# DIRECTIONS:
a) In the Paddlewise post, what birds are nesting on the Gulfport beach that is off-limits to humans?
b) Please render this sentence from the Paddlewise post in Spanish: "Restricting a beach keeps people from stepping on eggs."
c) Transcribe the Paddlewise post starting with "Sorry, but read" and going on through "kayak issue.".

Re: [Paddlewise] "Sharing" A tree-hugger responds!

From: R. Walker <rww_at_mailbox.neosoft.com>
Date: Thu, 23 Apr 1998 09:25:43 +0000
> >Rights are legal constructs.  People have a right to kayak / travel
> >on navigable waterways [legal definition].  Thats just the way it
> >is.
> 
> Try navigating the Grand Canyon without a permit-if you get caught, 
> you'll be fined (and boats and gear confiscated) and that's really the 
> way it is.

Sorry, but read again.  I said "navigable waterways [legal
definition]"  That has a very specific meaning, and I am almost
positive that the colorado wihin the confines of grand canyon
NP ain't one of them.   Could be wrong.  In any event, I don't
do national parks.  To much like the local zoo, and the zoo
is cheaper.

This is also starting to sound like a Western issue, not a
kayak issue.  
 
> >I also wonder what kind of waterfowl you have that flee at a range
> >of close to 1000 yards.   Waterfowl of all sorts down here on the 
> >gulf coast routinely ignore boaters and people up till you get within
> >50 yards or so.  This isn't just kayakers, its jet skies, bass boats,
> >pontoon boats, etc.  In a kayak I can often get within 10 yards 
> >before they even bother to react, and even then its a "jee, I guess
> >I'll swim a few feet" as opposed to "alert! alert! flee!!!"  
> 
> I'm also on the Gulf Coast-in fact, as I am writing this, I'm in a hotel 
> room in Gulfport, Ms overlooking a portion of the beach declared 
> off-limits to humans because the least terns are nesting here at this 
> time of the year.  And they are nesting here with a highway, hotels, 
> casinos, etc. only a few yards away.  

People step on eggs.  Restricting a beach keeps people from
stepping on eggs.  But that is land.  I'm not interested in
what they do with restricting land.  I'm talking legally
navigable waters.

# GIVEN DATA:
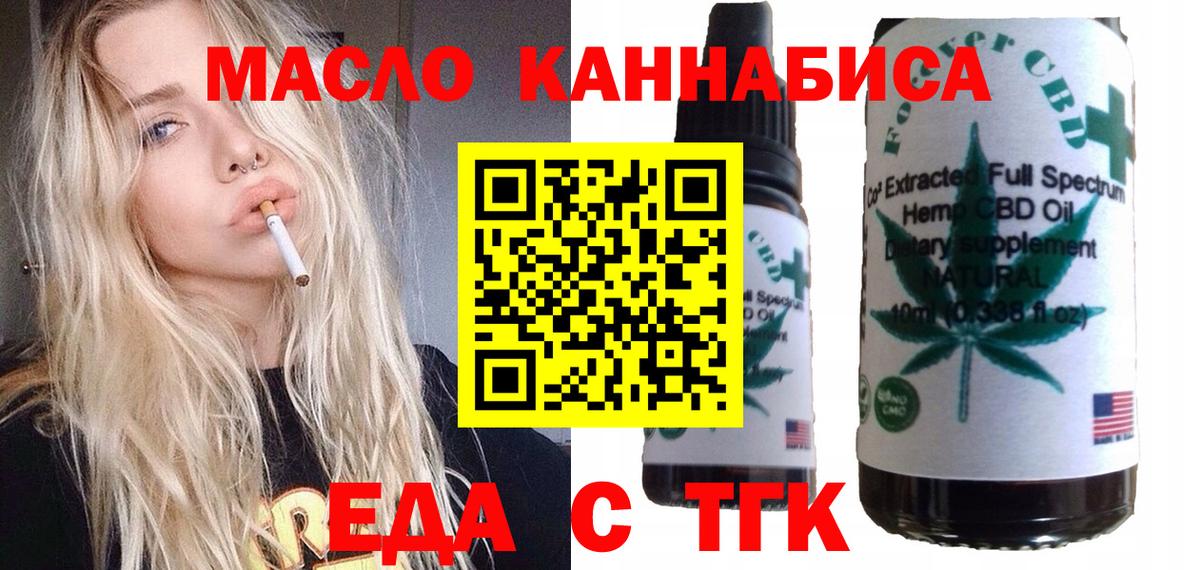 Печенье с ТГК конопля  Вход с VPN  Сафоново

# ANSWERS IN ORDER:
a) Least terns.

b) Restringir el acceso a una playa evita que la gente pise los huevos.

c)
Sorry, but read again.  I said "navigable waterways [legal
definition]"  That has a very specific meaning, and I am almost
positive that the colorado wihin the confines of grand canyon
NP ain't one of them.   Could be wrong.  In any event, I don't
do national parks.  To much like the local zoo, and the zoo
is cheaper.

This is also starting to sound like a Western issue, not a
kayak issue.